### Your instructions
Restate word for word the lines from the one containing "phylum: Chordata" through the end of the listing below, with both ends included.

☆ ☆ ☆ ☆ ☆

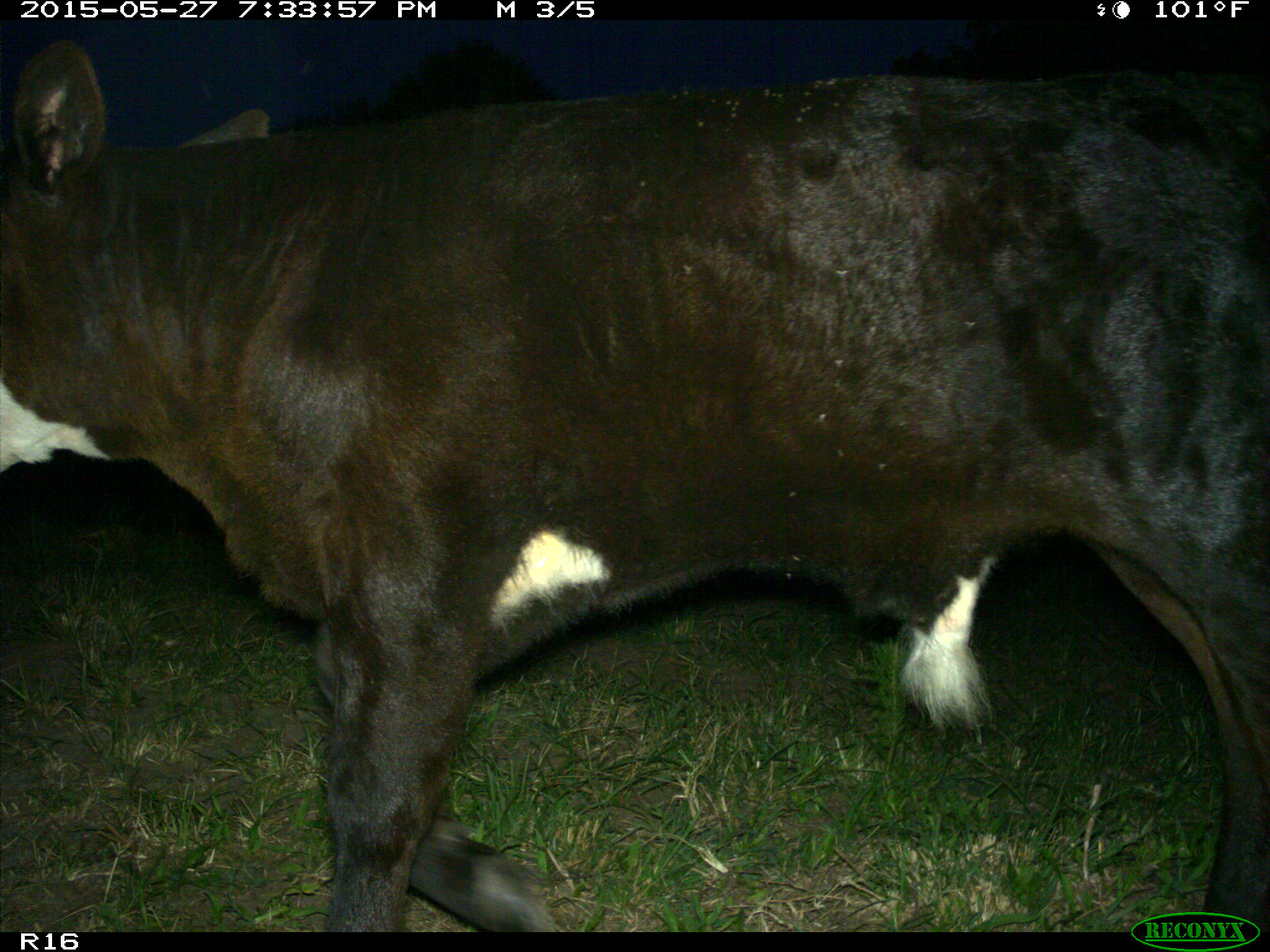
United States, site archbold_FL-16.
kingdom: Animalia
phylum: Chordata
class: Mammalia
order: Artiodactyla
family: Bovidae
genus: Bos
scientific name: Bos taurus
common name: domestic cow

☆ ☆ ☆ ☆ ☆

### Problem solution
phylum: Chordata
class: Mammalia
order: Artiodactyla
family: Bovidae
genus: Bos
scientific name: Bos taurus
common name: domestic cow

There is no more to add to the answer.